== GOAL OF THE EXERCISE ==
Format all of the data below as a JSON list of strings, one string per line, leaving out blank lines and the pictures.

== DATA FOR THIS EXERCISE ==
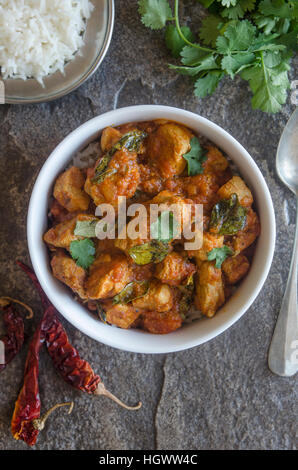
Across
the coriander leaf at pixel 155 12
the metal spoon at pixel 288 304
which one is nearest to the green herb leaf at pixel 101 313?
the metal spoon at pixel 288 304

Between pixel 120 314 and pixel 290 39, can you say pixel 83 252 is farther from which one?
pixel 290 39

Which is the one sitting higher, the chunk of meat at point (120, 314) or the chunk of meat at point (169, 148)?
the chunk of meat at point (169, 148)

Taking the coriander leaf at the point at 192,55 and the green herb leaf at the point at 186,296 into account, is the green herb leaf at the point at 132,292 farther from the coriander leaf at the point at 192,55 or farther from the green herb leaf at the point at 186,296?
the coriander leaf at the point at 192,55

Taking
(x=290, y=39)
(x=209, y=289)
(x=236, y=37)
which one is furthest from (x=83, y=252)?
(x=290, y=39)

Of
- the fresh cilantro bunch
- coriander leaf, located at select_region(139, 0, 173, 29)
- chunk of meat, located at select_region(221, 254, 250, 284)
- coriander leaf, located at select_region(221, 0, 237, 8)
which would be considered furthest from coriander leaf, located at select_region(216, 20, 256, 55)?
chunk of meat, located at select_region(221, 254, 250, 284)

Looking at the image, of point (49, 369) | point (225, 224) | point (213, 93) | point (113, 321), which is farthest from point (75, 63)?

== THE REPLY ==
[
  "Across",
  "the coriander leaf at pixel 155 12",
  "the metal spoon at pixel 288 304",
  "which one is nearest to the green herb leaf at pixel 101 313?",
  "the metal spoon at pixel 288 304",
  "Between pixel 120 314 and pixel 290 39, can you say pixel 83 252 is farther from which one?",
  "pixel 290 39",
  "Which is the one sitting higher, the chunk of meat at point (120, 314) or the chunk of meat at point (169, 148)?",
  "the chunk of meat at point (169, 148)",
  "Taking the coriander leaf at the point at 192,55 and the green herb leaf at the point at 186,296 into account, is the green herb leaf at the point at 132,292 farther from the coriander leaf at the point at 192,55 or farther from the green herb leaf at the point at 186,296?",
  "the coriander leaf at the point at 192,55",
  "Taking",
  "(x=290, y=39)",
  "(x=209, y=289)",
  "(x=236, y=37)",
  "which one is furthest from (x=83, y=252)?",
  "(x=290, y=39)",
  "Of",
  "- the fresh cilantro bunch",
  "- coriander leaf, located at select_region(139, 0, 173, 29)",
  "- chunk of meat, located at select_region(221, 254, 250, 284)",
  "- coriander leaf, located at select_region(221, 0, 237, 8)",
  "which would be considered furthest from coriander leaf, located at select_region(216, 20, 256, 55)?",
  "chunk of meat, located at select_region(221, 254, 250, 284)",
  "Looking at the image, of point (49, 369) | point (225, 224) | point (213, 93) | point (113, 321), which is farthest from point (75, 63)?"
]